● **ТЕКСТ ДЛЯ ЧТЕНИЯ**:
<<<<
Как известно, Армения и армянский народ попали в 1920-1921 гг. в исключительно сложное положение, оказавшись между большевистским «молотом» и кемалистской «наковальней». Пока ушедшая в 1918 году с Кавказа и охваченная Гражданской войной Россия была далеко, у армянских руководителей (как, впрочем, и у их грузинских и азербайджанских коллег) не было иного выхода, кроме как обивать пороги «высоких кабинетов» в Лондоне, Париже, Вашингтоне и Нью-Йорке. Разумеется, армянские дипломаты и тем более деятели национального движения не были столь же искушены в циничных интригах, как их американские и европейские контрагенты. Они, скорее всего, даже представить себе не могли, что Севрский договор, на который возлагалось столько надежд, мог рассматриваться Западом в качестве средства приглашения кемалистов к «конструктивному диалогу» (см.: Д. Оганян. Иллюзии Севрского договора, в кн.: «Стереотипы армянской историографии». Ер. 2010). И, тем не менее, как только к 1920 году явственно обозначилась перспектива возвращения новой, уже Советской России на Кавказ, власти независимой Армении предлагают ей вступить в переговоры (телеграмма А. Оганджаняна Г. Чичерину, 4 мая 1920 г.).
Однако «миссия Шанта» закончилась неудачей вследствие протестов непримиримых кавказских большевиков и начавшегося форсированного сближения с кемалистской Турцией. При том, что отношения Москвы с ангорским правительством вовсе не были идиллическими, имели место тайные переговоры с лидером турецкого национального движения Кемаль-пашой относительно использования в ходе советизации Армении турецких войск. За возможное содействие ему была обещана военная помощь против англичан. В ходе армяно-турецкой войны 1920 года, завершившейся советизацией Армении, в Москве заняли скорее выжидательную позицию. «Если Александрополь будет взят, наиболее вероятной считаю комбинацию о максимальных требованиях… во всяком случае, придется действовать по обстановке. Все зависит от того, какую позицию займут турки в связи с переговорами с Антантой…» (из телеграммы И. Сталина Г. Чичерину, 8 ноября 1920 г.) «…Возможно, что с Арменией уже опоздали, т.е. ее скушает Кемаль раньше, чем мы подоспеем…» (из телеграммы И. Сталина В. Ленину, 15 ноября 1920 г.).
>>>>
● **ЗАДАНИЯ**:
• A. Перечислите все телеграммы, упомянутые в отрывке об Армении 1920–1921 годов, указав для каждой отправителя, адресата и дату.
• B. Напишите продолжение отрывка об Армении 1920–1921 годов, начиная сразу после его последнего предложения.

● **ИСХОДНЫЕ ДАННЫЕ**:
<<<<
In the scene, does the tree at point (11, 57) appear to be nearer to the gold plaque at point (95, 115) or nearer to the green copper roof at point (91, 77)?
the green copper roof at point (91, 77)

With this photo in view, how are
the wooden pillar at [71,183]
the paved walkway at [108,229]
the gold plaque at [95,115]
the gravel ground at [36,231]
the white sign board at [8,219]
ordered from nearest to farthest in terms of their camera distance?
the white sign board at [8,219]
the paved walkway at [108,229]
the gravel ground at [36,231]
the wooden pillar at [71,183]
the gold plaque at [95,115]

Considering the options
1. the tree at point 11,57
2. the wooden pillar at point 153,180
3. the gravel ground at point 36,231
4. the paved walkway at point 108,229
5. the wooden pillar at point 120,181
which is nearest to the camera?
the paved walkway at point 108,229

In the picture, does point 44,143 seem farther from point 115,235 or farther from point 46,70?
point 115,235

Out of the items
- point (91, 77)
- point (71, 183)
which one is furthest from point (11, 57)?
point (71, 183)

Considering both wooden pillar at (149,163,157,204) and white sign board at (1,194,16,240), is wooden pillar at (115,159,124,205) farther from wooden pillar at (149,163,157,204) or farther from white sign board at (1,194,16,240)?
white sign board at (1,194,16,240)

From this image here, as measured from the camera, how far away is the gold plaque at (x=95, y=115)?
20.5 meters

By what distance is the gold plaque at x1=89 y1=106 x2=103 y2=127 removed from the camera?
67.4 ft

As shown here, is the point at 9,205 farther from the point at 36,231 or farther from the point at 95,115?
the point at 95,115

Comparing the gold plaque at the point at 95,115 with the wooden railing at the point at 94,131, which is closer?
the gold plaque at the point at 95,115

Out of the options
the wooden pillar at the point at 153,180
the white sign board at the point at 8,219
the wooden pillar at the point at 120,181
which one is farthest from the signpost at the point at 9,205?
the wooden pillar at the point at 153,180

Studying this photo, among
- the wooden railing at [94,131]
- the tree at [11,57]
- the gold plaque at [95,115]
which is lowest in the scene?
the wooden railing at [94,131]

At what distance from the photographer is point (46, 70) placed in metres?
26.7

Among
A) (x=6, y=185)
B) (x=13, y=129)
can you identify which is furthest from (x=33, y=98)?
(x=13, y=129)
>>>>
● **ОТВЕТЫ**:
• A.
1. А. Оганджанян — Г. Чичерину, 4 мая 1920 г.
2. И. Сталин — Г. Чичерину, 8 ноября 1920 г.
3. И. Сталин — В. Ленину, 15 ноября 1920 г.

• B.
Количество жителей Армении, только убитых и умерших от голода в ходе турецкой оккупации 1920 года, превысило 160 тыс. чел. По далеко не полным данным, было увезено и уничтожено армянского имущества и ценностей на 19.743.680 руб. золотом (сведения от учревкомов о зверствах и убытках, причиненных турецким командованием Армении. 1921 г.). Впоследствии ситуация осложнялась авантюристическими действиями представителей Армревкома «первого призыва», зверства которых не остались без внимания даже со стороны Кавбюро ЦК РКП (б). «По сообщению многих товарищей, в районе Ваших действий производятся бессмысленные расстрелы, расстреливают пленных и т.д. Категорически настаиваю быть сугубо осторожным и ни в коем случае не трогать пленных, и вообще я считаю совершенно недопустимым метод террора, сплошного запугивания населения…» (из телеграммы Г. Орджоникидзе Г. Атарбекову, 18 марта 1921 г.).
Одержимость некоторых большевистских лидеров идеей экспорта «мировой революции» на мусульманский Восток, столь дорого обошедшаяся армянскому народу, была весьма грамотно использована турецкими националистами в целях укрепления своего финансового положения и военной мощи.
«Турецкая делегация заявила, что имеет императивный мандат заключить письменное, а не устное соглашение об оказании нами помощи оружием и золотом. Раньше она об этом не упоминала, и, вспоминая все разговоры и переговоры с ней, я убежден, что она это придумала теперь. Названная турками сумма в 150.000.000 рублей золотом есть, несомненно, запрос восточных людей. В прошлом году Бекир-Сами настаивал на 8.000.000 рублей. Центральный Комитет согласился выдать 7.000.000 рублей золотом… Ввиду того, что оружия мы можем дать очень мало, они настаивают на выдаче большой суммы золотом, чтобы они сами могли приобрести оружие. Этот пункт играет по существу громадную роль, ибо сближение с нами дает туркам очень мало реального, если мы им не помогаем таким ощутительным образом. Если им не помочь, они могут фактически увидеть себя вынужденными изменить свою политику… (выделено мною. – Авт.) (из телеграммы Чичерина Сталину, 10 марта 1921 г.). Под изменением политики, очевидно, имеется в виду постепенная переориентация кемалистских политиков и дипломатов на Антанту, что де-факто начало происходить сразу после удовлетворения турецких запросов и заключения Московского и Карсского договоров.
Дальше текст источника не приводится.